Almeno 300 persone sarebbero rimaste ferite negli scontri avvenuti mercoledì tra profughi e forze dell’ordine ungheresi a Horgos al confine con la Serbia. Tra loro anche 20 poliziotti ungheresi. Le autorità magiare hanno inoltre dichiarato di aver effettuato 29 arresti. Tra loro vi sarebbe anche un presunto terrorista. Negli scontri i migranti avrebbero fatto uso soprattutto di scarpe e bottiglie mentre la polizia avrebbe risposto con lacrimogeni, gas urticanti e cannoni ad acqua.
Polizia con i cannoni ad acqua
RSI Info 16.09.2015, 20:06
La Croazia
In giornata dopo l'annuncio del premier croato Zoran Milanovic che il suo paese lascerà passare i migranti e i profughi giunti in Croazia nelle ultime ore per aggirare il muro ungherese, arriva anche la notizia di una cartina che segnala il pericolo di "campi minati" (segnala le mine piazzate durante la guerra tra il 1991 e il 1995). Questa circola tra attivisti che aiutano i siriani a raggiungere l'Europa attraverso la rotta balcanica.
La mappa viene accompagnata ad un'altra, la quale avverte che la rotta attraverso Macedonia e Serbia è ormai interrotta dalla barriera di filo spinato ungherese: la freccia che indica ai migranti che strada devono seguire fa quindi una deviazione verso la Croazia, dove però, appunto, ci sono i campi minati.

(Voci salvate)
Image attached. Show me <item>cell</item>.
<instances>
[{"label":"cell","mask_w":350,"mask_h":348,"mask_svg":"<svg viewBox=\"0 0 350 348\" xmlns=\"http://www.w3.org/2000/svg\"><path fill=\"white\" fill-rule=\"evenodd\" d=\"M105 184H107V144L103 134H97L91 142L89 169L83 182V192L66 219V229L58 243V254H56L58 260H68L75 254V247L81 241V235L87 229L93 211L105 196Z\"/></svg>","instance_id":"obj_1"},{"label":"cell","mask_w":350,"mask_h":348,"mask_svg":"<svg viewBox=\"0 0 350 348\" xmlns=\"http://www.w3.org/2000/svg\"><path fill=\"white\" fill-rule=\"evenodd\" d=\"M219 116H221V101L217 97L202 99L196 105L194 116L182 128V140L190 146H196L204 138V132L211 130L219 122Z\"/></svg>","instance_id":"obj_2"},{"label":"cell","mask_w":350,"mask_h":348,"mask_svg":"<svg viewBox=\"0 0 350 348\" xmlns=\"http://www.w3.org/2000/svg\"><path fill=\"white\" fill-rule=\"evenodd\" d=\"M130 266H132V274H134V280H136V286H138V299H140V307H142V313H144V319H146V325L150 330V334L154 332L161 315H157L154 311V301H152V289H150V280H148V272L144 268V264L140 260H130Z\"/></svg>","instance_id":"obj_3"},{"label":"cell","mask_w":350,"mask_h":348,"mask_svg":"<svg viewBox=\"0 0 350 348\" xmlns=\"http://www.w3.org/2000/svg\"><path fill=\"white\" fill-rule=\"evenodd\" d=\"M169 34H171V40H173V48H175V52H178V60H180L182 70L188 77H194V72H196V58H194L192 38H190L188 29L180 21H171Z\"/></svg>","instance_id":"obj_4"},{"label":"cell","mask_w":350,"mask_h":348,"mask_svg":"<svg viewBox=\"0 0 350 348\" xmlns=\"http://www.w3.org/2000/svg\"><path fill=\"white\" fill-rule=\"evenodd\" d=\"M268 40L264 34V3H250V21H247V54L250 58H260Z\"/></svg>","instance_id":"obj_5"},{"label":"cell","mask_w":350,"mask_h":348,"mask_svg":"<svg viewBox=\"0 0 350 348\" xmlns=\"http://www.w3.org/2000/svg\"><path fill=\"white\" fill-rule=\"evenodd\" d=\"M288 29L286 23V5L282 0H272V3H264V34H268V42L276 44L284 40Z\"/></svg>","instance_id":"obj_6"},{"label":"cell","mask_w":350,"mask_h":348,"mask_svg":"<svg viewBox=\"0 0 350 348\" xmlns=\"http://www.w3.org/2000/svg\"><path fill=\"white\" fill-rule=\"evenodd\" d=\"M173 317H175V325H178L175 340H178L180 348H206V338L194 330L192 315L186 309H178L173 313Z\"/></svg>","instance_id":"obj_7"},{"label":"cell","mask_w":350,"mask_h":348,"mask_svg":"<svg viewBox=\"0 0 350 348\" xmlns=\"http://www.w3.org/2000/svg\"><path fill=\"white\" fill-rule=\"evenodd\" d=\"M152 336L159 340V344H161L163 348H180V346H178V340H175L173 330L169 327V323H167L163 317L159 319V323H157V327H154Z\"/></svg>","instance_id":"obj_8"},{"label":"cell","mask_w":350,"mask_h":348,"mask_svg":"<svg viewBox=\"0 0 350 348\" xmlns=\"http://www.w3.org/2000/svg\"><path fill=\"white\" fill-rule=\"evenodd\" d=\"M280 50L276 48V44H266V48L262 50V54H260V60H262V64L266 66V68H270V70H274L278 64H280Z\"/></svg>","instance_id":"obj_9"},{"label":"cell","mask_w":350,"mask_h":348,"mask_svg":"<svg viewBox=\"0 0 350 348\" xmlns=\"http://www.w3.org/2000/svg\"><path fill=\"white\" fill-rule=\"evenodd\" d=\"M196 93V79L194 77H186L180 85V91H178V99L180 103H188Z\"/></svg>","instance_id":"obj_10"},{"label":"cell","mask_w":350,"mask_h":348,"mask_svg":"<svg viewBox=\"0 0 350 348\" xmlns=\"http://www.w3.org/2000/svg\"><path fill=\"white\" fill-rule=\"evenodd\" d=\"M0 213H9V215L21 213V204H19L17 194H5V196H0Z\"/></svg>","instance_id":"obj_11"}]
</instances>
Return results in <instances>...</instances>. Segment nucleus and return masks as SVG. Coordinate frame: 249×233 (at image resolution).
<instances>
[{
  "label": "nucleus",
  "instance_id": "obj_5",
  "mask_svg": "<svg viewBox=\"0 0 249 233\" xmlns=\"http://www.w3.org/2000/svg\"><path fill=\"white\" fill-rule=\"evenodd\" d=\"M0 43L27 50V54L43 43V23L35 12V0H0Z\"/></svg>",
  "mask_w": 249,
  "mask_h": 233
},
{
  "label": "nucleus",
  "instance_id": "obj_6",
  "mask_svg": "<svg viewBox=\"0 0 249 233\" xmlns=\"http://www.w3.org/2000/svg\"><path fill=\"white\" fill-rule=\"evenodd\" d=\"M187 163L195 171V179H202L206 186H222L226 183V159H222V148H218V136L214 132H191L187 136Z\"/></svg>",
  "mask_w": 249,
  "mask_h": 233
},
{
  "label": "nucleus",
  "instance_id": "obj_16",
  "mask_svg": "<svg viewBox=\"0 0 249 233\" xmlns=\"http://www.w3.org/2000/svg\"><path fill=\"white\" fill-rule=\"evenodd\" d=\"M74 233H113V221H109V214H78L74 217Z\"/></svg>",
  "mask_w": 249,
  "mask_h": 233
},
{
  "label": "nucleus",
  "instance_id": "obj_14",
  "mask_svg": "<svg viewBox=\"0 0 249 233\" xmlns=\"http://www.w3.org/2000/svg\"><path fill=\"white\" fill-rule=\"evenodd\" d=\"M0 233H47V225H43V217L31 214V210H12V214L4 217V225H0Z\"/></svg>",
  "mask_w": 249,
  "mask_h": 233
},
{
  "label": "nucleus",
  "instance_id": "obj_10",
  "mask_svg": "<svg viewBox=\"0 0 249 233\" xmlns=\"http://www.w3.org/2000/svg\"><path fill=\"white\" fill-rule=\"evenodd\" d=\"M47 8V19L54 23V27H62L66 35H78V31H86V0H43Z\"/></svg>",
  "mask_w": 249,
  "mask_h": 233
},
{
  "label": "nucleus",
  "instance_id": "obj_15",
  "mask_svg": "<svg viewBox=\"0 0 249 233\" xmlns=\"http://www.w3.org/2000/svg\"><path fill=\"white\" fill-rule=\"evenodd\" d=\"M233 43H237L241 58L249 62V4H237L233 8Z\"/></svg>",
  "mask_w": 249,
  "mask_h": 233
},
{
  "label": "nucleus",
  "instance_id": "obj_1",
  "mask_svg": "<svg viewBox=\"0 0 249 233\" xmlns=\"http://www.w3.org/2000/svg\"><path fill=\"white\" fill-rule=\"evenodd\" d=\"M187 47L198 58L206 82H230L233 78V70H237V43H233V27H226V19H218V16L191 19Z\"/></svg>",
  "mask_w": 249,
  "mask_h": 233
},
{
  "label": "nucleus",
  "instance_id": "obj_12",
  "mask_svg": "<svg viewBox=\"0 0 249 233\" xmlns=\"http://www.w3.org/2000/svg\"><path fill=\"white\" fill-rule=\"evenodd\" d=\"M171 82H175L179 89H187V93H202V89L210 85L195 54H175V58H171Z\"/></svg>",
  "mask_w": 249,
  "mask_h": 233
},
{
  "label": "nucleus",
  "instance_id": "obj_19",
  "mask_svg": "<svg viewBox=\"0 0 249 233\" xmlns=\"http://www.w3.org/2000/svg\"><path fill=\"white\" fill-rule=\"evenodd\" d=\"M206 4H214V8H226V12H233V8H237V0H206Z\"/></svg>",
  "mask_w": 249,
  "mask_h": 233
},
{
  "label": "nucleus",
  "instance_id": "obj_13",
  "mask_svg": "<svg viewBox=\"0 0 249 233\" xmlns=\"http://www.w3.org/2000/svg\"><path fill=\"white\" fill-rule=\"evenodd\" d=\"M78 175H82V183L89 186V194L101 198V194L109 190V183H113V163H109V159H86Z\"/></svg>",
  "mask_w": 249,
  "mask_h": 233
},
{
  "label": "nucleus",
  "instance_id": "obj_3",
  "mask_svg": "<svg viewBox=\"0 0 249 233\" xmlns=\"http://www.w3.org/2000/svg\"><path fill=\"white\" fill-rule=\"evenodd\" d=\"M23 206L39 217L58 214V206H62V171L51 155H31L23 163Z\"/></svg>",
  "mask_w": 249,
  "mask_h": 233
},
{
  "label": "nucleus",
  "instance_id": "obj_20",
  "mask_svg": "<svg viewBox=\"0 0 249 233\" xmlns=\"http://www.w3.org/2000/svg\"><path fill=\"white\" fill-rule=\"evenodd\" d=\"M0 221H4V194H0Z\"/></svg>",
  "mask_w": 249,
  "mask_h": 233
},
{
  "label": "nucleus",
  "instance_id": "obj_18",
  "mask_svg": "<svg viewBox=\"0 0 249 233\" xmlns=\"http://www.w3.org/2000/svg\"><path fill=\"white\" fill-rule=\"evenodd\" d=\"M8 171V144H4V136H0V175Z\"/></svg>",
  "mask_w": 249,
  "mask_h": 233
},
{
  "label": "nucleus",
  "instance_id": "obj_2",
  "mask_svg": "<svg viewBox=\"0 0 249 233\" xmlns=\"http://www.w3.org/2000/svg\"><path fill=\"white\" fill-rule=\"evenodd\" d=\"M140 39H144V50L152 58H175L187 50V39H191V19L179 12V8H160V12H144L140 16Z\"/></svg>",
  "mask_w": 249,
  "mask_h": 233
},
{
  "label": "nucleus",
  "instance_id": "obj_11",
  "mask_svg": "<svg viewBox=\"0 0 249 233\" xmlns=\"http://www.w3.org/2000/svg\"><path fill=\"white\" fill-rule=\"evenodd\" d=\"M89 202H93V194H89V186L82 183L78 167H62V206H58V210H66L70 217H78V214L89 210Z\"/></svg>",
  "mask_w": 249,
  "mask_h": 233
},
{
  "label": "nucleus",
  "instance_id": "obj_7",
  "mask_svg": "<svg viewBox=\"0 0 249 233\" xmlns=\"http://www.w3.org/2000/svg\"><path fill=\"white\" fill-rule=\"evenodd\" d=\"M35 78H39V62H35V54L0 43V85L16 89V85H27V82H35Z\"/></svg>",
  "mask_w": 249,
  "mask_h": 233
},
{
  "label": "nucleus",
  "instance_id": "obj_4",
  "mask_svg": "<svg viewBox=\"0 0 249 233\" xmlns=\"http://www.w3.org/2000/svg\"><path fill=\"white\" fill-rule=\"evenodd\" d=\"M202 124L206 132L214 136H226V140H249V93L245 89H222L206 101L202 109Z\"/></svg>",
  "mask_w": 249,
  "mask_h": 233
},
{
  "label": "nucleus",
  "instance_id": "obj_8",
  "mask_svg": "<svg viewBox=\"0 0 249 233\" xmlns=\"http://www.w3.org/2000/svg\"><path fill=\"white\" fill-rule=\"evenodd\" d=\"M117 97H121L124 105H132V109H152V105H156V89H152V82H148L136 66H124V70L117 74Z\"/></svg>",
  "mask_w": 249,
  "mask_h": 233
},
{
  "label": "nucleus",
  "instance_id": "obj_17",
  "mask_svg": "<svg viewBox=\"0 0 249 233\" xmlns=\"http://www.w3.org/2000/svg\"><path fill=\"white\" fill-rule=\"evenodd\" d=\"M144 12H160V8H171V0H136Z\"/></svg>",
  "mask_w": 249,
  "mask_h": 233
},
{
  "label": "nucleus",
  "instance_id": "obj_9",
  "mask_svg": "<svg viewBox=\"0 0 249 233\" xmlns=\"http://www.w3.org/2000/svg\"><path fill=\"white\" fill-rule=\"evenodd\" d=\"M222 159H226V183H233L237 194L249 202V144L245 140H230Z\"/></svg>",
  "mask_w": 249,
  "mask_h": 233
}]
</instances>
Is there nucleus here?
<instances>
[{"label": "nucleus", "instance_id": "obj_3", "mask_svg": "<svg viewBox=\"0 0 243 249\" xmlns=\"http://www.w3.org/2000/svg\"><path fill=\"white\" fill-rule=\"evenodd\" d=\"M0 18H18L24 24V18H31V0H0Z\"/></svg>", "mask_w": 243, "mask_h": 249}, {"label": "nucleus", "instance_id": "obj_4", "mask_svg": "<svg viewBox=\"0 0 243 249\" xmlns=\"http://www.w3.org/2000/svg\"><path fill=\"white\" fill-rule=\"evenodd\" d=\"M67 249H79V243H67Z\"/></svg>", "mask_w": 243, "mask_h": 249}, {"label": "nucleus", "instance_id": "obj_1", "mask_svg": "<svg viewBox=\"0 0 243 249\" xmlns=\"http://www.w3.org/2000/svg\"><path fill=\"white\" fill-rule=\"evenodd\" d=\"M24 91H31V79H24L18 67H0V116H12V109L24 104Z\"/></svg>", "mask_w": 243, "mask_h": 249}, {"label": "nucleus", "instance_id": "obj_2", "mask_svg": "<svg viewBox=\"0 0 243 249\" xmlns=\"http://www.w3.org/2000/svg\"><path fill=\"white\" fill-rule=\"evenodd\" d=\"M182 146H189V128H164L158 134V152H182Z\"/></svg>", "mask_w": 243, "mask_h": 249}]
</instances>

* Consegna *
Trascrivi dal brano sugli scontri al confine tra Ungheria e Serbia la parte che si apre con le parole "La mappa viene" e si chiude con "i campi minati.".

* Risposta *
La mappa viene accompagnata ad un'altra, la quale avverte che la rotta attraverso Macedonia e Serbia è ormai interrotta dalla barriera di filo spinato ungherese: la freccia che indica ai migranti che strada devono seguire fa quindi una deviazione verso la Croazia, dove però, appunto, ci sono i campi minati.